EXERCISE TASKS:
1/ Repeat the blog post about being left home alone, from "Within 48 hours" up to and including "was pretty epic!", word for word.
2/ Pick up the blog post about being left home alone after its last sentence and keep writing it.

EXCERPT:
════
Things You Do When Your Parents Leave You Alone In The House:  Post-Grad Edition

5/30/2016

1 Comment

 
Picture
Just look at the happy traitors!

Within 48 hours of my arrival back in Mt. Joy, our parents
abandoned Rico and I to go off on a romantic weekend at Rehobeth. I think it’s Rehobeth, I don’t even really know because that’s how little notice I got about this separatist jaunt of theirs. Left with no groceries, $300 bucks, and the car (or rather two cars, as dad kept reminding me, even though only one of us can drive), the house was ours.


What craziness did two 20-somethings get up to? It was pretty epic!

  • Screen Time: Binging Cuckoo, The Real O’Neals, and Sherlock, shows that we’ve previously shared together, and then desperately searching for more quality entertainment. Cartoons! Movies! Getting wild and renting movies with our parents’ fancy basic cable subscription! Going to a matinee IN A THEATRE because we’re free agents, and there’s nothing better to do.
  • Exercise: Rico has his gym time, about 2 hours of it 6 days a week. Yeah. Really. He’s getting very broad, shoulder-wise. On my less daunting end, I’m attempting to up my yoga and meditation game to better manage my stress and anxiety. Sure, we could be drinking all night and sleeping all day, but what hell would that wreak on our general well-being?
  • Texting Our Parents: What free entertainment form is better than live-action guilt? Look how you’ve abandoned us! Your own children! You barely even saw me since I got here! Now you’re off, eating fancy meals, reading on a beach, getting homemade ice cream every day if you want to. The shame you ought to feel! The shame! (As Rico and I eat hot fudge sundaes the size of personal pizzas)
  • Taking The Dog For Walks: He needs the fresh air. So do we. No one is telling us to get outside and play, so most of our time is spent either at a laptop setup or on a couch. Or sleeping. We sleep a lot.
════
DATASET ROWS:
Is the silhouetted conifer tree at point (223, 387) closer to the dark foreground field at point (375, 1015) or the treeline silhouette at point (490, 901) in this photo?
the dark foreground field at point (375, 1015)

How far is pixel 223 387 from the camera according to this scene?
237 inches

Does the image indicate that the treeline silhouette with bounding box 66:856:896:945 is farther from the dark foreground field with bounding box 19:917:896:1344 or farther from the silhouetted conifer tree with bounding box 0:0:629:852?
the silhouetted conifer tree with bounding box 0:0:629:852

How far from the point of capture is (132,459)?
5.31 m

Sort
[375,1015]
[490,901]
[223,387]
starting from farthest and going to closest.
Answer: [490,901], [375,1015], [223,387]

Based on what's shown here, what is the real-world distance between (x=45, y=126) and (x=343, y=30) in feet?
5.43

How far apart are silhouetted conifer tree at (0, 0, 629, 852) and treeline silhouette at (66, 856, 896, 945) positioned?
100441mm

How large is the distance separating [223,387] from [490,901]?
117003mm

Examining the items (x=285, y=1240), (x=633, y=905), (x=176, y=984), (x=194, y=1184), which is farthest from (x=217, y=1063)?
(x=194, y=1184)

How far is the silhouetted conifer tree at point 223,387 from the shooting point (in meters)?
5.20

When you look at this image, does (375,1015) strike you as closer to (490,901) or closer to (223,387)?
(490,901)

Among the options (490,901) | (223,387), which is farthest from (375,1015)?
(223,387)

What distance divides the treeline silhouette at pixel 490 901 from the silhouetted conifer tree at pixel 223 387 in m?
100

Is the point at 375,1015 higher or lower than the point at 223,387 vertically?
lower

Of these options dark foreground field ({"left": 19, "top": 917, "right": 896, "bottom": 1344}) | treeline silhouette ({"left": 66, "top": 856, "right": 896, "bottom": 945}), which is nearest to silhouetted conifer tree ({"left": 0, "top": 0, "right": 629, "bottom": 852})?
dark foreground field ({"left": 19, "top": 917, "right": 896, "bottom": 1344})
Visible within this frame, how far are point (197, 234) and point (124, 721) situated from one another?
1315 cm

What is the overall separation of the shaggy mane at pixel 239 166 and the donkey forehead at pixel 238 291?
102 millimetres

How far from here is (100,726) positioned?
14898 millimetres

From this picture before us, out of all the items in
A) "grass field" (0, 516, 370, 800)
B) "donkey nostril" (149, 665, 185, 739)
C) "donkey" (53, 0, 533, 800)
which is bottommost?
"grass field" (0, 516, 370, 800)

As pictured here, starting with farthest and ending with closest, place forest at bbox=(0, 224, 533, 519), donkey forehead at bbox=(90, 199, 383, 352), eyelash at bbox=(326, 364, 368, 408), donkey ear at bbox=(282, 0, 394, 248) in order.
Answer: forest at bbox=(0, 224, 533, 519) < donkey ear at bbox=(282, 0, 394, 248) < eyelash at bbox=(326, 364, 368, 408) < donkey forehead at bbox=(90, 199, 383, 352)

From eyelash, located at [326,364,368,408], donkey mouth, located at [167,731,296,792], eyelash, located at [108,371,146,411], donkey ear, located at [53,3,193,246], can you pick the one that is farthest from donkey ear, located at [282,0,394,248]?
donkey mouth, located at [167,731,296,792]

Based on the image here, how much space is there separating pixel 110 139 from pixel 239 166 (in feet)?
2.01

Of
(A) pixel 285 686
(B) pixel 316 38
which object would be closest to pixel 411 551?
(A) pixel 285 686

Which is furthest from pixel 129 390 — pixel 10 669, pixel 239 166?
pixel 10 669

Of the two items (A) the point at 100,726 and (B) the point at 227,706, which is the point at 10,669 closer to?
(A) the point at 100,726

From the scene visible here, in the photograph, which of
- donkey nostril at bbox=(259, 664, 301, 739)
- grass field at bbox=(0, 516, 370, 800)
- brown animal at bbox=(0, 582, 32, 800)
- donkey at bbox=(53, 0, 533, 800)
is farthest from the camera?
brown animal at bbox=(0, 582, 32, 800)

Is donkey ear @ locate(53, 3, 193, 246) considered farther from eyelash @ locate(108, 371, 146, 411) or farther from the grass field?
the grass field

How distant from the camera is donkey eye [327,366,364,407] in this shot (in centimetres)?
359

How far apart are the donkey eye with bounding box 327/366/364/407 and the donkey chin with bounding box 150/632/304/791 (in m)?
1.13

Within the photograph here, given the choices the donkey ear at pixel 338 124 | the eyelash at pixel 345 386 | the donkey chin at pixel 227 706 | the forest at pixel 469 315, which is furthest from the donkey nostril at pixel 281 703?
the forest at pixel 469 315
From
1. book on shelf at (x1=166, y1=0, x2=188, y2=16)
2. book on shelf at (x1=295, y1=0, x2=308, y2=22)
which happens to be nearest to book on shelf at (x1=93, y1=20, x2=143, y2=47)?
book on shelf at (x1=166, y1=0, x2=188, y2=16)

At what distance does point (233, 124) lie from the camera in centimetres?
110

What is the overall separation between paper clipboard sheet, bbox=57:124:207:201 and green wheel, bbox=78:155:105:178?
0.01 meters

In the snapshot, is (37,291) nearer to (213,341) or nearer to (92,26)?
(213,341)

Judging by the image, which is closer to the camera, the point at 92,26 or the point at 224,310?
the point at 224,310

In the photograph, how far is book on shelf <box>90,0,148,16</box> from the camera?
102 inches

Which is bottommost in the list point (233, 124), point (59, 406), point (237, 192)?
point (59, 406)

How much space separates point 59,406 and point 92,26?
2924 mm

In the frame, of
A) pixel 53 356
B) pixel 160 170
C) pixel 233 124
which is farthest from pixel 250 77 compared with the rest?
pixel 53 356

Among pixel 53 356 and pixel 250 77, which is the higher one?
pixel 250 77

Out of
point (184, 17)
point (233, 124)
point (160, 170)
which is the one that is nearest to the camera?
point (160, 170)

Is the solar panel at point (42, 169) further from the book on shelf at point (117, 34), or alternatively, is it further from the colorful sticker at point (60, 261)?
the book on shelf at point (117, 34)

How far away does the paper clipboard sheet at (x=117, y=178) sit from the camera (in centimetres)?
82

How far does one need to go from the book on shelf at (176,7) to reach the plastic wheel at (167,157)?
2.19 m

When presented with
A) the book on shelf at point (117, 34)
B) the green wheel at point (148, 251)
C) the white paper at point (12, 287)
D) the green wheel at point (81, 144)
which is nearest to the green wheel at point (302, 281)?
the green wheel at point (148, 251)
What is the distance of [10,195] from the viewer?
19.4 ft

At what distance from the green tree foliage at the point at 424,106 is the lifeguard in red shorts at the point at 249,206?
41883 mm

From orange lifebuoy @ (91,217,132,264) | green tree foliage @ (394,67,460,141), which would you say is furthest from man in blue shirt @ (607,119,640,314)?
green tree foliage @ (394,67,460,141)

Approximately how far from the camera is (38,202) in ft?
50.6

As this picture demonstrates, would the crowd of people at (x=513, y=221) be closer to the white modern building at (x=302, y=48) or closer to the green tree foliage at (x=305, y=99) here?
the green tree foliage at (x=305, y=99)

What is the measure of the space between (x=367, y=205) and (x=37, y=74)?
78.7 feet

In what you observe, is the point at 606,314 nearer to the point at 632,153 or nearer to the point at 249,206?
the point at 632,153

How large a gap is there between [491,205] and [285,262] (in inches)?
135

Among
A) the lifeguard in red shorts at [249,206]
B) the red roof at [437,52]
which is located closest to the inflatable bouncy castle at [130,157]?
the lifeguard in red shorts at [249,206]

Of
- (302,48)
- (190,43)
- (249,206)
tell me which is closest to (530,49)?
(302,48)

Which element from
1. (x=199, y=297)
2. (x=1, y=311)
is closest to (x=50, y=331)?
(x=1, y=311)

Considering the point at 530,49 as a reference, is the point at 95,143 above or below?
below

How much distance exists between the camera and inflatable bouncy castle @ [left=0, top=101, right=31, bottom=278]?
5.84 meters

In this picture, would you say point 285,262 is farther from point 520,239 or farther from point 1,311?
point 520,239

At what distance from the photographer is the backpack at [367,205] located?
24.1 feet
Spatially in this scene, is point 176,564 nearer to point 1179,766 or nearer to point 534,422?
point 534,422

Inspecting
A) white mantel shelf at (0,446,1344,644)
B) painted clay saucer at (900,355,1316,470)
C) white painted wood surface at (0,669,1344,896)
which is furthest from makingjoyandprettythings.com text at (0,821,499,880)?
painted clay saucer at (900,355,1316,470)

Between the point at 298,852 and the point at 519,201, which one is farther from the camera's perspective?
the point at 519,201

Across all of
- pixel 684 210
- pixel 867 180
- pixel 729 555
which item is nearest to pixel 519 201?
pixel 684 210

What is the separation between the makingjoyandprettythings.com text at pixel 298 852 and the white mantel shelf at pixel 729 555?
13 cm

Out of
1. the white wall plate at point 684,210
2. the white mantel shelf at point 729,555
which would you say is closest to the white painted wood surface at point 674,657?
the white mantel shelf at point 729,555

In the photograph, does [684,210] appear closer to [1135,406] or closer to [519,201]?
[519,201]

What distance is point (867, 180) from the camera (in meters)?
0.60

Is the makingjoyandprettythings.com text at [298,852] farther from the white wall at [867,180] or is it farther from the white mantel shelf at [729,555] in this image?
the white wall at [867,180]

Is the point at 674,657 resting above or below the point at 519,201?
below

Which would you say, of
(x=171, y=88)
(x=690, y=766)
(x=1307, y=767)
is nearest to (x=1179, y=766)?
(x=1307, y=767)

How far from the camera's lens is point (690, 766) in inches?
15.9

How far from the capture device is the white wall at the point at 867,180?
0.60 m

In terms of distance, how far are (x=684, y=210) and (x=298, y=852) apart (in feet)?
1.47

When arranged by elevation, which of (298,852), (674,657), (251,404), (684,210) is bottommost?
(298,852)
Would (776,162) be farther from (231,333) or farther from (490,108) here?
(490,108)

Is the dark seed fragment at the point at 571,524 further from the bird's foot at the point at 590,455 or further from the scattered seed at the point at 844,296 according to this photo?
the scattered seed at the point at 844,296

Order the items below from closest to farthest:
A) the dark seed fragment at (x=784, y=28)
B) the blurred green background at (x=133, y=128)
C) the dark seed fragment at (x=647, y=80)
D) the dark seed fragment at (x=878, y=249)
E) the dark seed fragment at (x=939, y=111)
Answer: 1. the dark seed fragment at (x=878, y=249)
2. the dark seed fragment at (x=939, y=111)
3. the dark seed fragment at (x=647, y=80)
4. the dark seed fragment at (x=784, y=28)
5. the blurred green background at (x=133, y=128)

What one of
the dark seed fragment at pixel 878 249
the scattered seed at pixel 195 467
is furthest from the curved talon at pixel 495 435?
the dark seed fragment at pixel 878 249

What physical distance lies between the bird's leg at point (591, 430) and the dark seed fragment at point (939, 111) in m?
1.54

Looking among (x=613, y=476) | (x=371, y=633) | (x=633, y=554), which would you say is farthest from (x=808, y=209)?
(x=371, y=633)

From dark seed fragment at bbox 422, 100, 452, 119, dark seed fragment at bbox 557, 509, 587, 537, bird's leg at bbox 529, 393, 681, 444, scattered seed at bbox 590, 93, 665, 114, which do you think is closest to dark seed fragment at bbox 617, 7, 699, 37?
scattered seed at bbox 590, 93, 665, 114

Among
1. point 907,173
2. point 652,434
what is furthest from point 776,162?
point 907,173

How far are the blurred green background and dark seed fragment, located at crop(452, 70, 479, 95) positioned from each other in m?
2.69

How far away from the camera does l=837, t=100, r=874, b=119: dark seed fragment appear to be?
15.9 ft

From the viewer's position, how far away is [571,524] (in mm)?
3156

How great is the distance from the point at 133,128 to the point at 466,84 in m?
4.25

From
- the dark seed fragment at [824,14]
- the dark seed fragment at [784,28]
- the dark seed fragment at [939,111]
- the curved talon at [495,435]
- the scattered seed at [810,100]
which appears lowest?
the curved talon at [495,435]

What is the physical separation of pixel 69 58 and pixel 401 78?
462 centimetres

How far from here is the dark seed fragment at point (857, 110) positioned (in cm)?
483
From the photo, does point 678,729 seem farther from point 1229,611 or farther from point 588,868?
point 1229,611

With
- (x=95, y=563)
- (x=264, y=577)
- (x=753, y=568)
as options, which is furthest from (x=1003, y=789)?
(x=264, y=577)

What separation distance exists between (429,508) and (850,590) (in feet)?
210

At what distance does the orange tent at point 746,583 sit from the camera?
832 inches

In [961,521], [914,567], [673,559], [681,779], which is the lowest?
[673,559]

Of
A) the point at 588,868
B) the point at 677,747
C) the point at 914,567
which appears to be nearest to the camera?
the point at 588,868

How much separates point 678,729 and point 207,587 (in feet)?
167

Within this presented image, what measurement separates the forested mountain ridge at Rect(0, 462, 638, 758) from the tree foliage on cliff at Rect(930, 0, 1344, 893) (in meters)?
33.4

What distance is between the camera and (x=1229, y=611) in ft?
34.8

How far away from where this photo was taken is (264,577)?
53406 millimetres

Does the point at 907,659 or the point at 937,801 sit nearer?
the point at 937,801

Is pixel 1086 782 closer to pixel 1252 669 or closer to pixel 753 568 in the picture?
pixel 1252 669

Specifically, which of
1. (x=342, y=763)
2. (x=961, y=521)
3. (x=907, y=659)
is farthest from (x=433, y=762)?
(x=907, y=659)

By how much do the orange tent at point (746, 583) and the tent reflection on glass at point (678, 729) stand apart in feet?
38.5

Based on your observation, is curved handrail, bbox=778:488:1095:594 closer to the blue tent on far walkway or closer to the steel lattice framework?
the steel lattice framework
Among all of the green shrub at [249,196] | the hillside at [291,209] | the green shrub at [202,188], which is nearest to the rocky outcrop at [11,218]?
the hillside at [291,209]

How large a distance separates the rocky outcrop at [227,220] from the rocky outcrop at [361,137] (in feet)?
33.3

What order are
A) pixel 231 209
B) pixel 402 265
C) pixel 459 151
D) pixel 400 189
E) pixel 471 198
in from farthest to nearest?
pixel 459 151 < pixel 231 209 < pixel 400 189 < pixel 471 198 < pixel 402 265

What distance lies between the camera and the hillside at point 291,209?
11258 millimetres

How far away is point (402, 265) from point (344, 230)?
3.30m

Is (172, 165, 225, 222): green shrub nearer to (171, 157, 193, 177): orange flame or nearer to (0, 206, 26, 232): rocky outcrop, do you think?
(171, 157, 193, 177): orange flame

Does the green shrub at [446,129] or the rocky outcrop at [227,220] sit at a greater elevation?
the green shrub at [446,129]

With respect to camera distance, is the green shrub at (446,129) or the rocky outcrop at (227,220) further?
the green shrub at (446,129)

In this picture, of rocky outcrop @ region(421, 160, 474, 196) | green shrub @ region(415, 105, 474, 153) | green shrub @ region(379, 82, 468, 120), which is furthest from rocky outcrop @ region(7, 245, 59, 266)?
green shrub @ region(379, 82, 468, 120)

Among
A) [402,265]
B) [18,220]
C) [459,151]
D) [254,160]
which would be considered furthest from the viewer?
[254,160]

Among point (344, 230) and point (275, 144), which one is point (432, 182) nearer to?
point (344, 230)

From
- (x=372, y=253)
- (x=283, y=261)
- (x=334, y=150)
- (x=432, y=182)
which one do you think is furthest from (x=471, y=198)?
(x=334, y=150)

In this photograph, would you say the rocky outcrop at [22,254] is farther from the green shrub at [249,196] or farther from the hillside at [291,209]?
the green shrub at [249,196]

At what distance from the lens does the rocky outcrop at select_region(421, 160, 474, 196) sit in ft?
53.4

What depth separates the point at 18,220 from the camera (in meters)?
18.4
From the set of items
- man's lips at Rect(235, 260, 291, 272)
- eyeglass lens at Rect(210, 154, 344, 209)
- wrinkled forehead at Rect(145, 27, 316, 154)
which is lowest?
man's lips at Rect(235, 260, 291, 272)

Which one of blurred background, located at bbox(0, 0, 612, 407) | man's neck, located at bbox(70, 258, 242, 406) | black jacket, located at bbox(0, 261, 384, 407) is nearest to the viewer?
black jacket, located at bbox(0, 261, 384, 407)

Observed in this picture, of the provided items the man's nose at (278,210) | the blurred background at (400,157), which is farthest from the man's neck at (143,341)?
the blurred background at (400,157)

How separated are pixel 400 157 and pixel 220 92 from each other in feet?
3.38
════
ANSWERS TO THE TASKS:
1/
Within 48 hours of my arrival back in Mt. Joy, our parents
abandoned Rico and I to go off on a romantic weekend at Rehobeth. I think it’s Rehobeth, I don’t even really know because that’s how little notice I got about this separatist jaunt of theirs. Left with no groceries, $300 bucks, and the car (or rather two cars, as dad kept reminding me, even though only one of us can drive), the house was ours.


What craziness did two 20-somethings get up to? It was pretty epic!

2/
  • Takeout: The makeup of most of our dinners. Frozen pizza also contributes to many of our meals, and that includes both boxed frozen pies and the frozen slices preserved in ziplock baggies from earlier this week when dad ordered the fresh, nice kind of pizza that grownups eat. You know, pies that cost more than $6.
  • Question Everything About Our Lives: Are we on the right paths? There’s never been a better time to sprawl out on nice furniture that was not purchased from Craigslist or a Facebook group and question our existence. It’s fair to say that I did far more of this than Rico. Are my dreams too big? Why is my preferred industry so damn hard to break into? Does everyone secretly judge and/or hate me? If I don’t get my anxiety under control, how likely is it that I’ll die at least by age 60 due to stress-related illness? I could go on and on, and I have in my head, believe me.
  • Work: Creative independent stuff and freelancing on my end. A final job interview for Rico, as well as some minor landscaping for a friend’s dad. We are making money that we won’t even spend this particular week, like real grownups.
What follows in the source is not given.